Thurgauer Bauer

Aktuelle Ausgabe vom
13. Juli 2018


"Ich ziehe ein sehr positives Fazit"

Ausgabe Nummer 45 (2015)

Bilanz zur Expo in Mailand

Die Weltausstellung in Mailand ging am Samstag, 31. Oktober, zu Ende. Besonders zum Schluss der Ausstellung war das Besucherinteresse überwältigend. Im Interview zieht Urs Schneider, Präsident von Agro-Marketing Suisse (AMS), Bilanz.

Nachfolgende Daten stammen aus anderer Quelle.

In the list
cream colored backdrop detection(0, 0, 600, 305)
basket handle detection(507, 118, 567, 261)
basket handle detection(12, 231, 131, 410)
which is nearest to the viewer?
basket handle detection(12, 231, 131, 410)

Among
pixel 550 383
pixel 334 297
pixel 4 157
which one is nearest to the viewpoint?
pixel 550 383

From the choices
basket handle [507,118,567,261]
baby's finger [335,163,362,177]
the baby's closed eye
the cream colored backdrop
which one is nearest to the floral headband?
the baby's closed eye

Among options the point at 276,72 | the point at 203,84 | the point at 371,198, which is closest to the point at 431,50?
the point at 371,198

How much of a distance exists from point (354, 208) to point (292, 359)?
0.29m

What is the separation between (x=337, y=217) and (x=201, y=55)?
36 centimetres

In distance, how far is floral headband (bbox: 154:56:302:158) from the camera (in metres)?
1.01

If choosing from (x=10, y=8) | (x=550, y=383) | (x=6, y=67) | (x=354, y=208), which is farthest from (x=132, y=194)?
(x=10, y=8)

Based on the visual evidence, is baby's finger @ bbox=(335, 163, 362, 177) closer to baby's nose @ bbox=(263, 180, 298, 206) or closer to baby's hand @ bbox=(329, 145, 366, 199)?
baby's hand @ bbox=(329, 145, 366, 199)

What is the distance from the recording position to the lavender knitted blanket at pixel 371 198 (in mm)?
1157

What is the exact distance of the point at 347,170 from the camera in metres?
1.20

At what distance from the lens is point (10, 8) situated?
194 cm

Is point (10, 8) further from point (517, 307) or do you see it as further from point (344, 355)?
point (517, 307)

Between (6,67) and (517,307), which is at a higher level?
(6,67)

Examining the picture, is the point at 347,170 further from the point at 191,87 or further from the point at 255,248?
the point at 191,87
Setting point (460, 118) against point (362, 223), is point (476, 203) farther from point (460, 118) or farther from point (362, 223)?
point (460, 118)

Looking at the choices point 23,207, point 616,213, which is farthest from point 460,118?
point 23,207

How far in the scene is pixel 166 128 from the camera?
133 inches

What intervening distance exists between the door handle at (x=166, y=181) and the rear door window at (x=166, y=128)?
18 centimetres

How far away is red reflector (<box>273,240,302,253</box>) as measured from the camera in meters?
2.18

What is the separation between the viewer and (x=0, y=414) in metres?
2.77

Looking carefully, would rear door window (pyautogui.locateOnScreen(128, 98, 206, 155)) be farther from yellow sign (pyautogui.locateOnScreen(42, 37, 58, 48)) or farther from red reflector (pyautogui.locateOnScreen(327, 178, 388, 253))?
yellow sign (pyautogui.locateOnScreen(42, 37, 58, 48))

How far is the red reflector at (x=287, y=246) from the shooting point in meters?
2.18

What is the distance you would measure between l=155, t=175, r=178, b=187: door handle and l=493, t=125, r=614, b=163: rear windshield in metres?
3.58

    Jonas Ingold: Welches Fazit ziehen Sie aus der Expo für die
    Schweizer Land- und Ernährungswirtschaft?
Urs Schneider: Ein sehr positives, die Zielsetzungen wurden erreicht und es war richtig, dass sich die Schweizer Land- und Ernährungswirtschaft am Schweizer Auftritt beteiligte.

    Entsprechen die Besucherzahlen Ihren Erwartungen?
Total rund 20 Millionen Besucher an der Expo und zwei Millionen davon in den Innenräumen des Schweizer Pavillons sprechen für sich. Die Erwartungen wurden erfüllt. Am Ende war der Besucherandrang gigantisch. Am Anfang und in den heissesten Sommerwochen hätte es Kapazitäten für noch mehr Besucher gehabt. Welt- oder Landesausstellungen verlaufen oft so. Erst nach einer Anlaufzeit und wenn viele Leute begeistert nach Hause gehen, kommen gegen Ende immer noch mehr Leute. In Mailand kam dazu, dass wohl viele den heissesten Sommerwochen ausweichen wollten.

    In der Schlussphase der Expo ist es zu einem enormen
    Besucherandrang gekommen. Wie konnte im Schweizer Pavillon
    darauf reagiert werden?
250 000 bis 300 000 Besucher pro Tag waren eine riesige Herausforderung und auch im Schweizer Pavillon kam es zu erheblichen Wartezeiten. Das Personal von Präsenz Schweiz, das Restaurantpersonal unseres Partners Palexpo und auch die für die AMS im Einsatz stehenden Leute hatten einen enormen Einsatz zu leisten.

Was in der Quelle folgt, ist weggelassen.